В доме, где жила Фаня, с первым официальным сообщением о нападении Германии на их страну моментально начался невообразимый переполох. Хлопали двери, слышался топот ног. Кто-то громко и настойчиво кого-то звал. Фане даже показалось, что где-то рядом кто-то плакал навзрыд.

– Вот те раз, – беспрерывно повторяла Ента одну и ту же фразу. – Вот и приехали. Из пламя, да в полымя.

На замечание мужа, что правильно сказать «из огня, да в полымя», она просто не реагировала.

– Да какая в конце концов разница? – наконец не выдержала Фаня. – Кому сейчас это важно?

– Да, ты права, дочка, – тут же согласился отец. – Сегодня это уже не имеет никакого значения.

Первые дни здорово напоминали состояние человека, впавшего в кому. Проснувшись, такому больному совершенно невдомёк, что с ним происходило. Для него выпавший отрезок времени не существовал. Так и первые дни войны пролетели в сознании многих людей в каком-то совершенно необъяснимом тумане.

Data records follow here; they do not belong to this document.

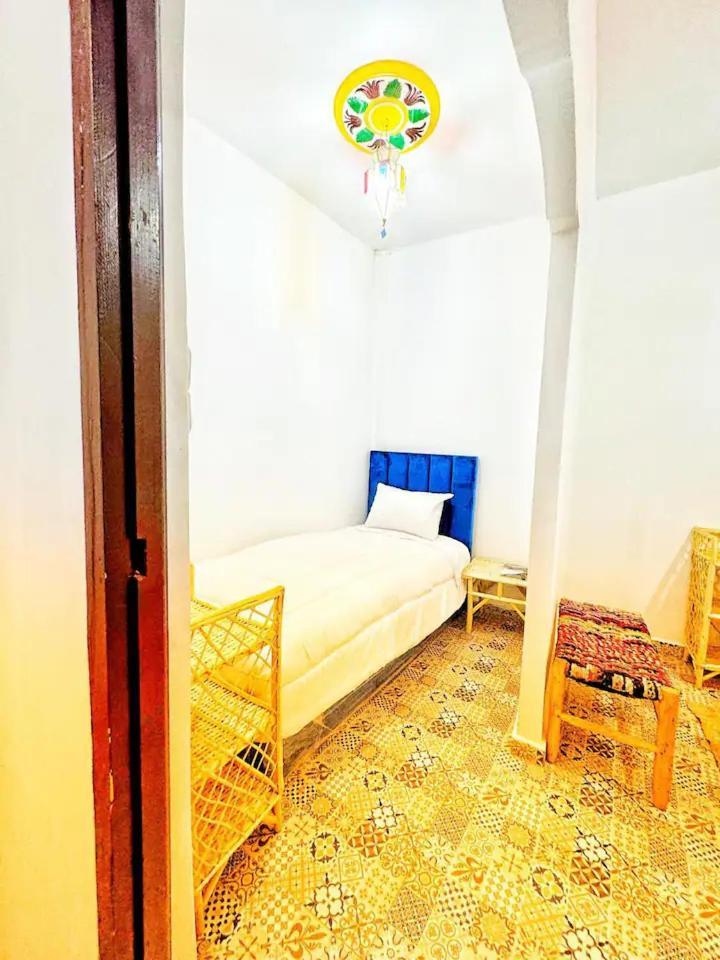 Hostel Tanger Medina Exterior foto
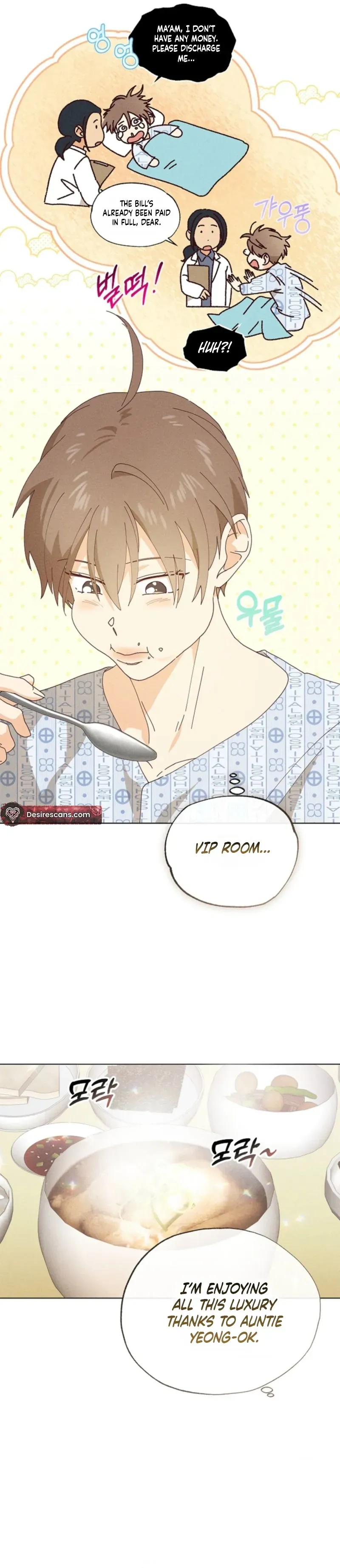 Read Ripe For The Picking chapter 23 image 29 on Lezhin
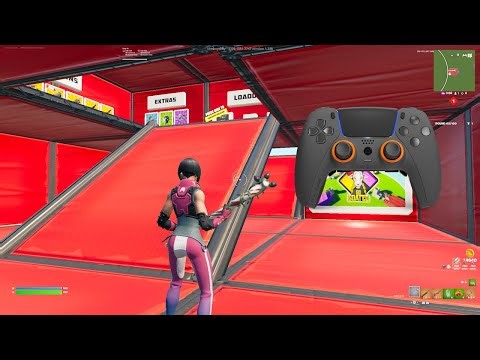 Fortnite 3v3v3v3 Go Goated Zone Wars Gameplay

Прошла ровно неделя. Родители Фани за это время успели узнать, что старшая дочь Аня выехала с сыном к мужу, в посёлок Волонтировка с тем, чтобы отправиться дальше в одну из среднеазиатских стран, либо Таджикистан, либо Туркменистан. Младшая Регина сообщила, что уходит на фронт добровольцем медсестрой. В своё время она закончила медучилище и посчитала, что её место теперь на передовой фронта, чтобы помогать раненым, которые обязательно будут. Зато перед Моисеем и Ентой встал вопрос, как быть дальше. Но на этот вопрос у них ответа не было. Многое зависело от решения Фани, но и она была растеряна. К тому же не чувствовала себя вольной действовать по своему усмотрению. Все работающие фармацевты должны были оставаться на своих местах и обеспечивать лекарствами нуждающихся городских жителей и тем более людей, находящихся в больницах. А когда 8 июля была объявлена эвакуация гражданского населения, Фаня первой заявила, что родители должны без всяческих раздумий присоединиться к отъезжающим.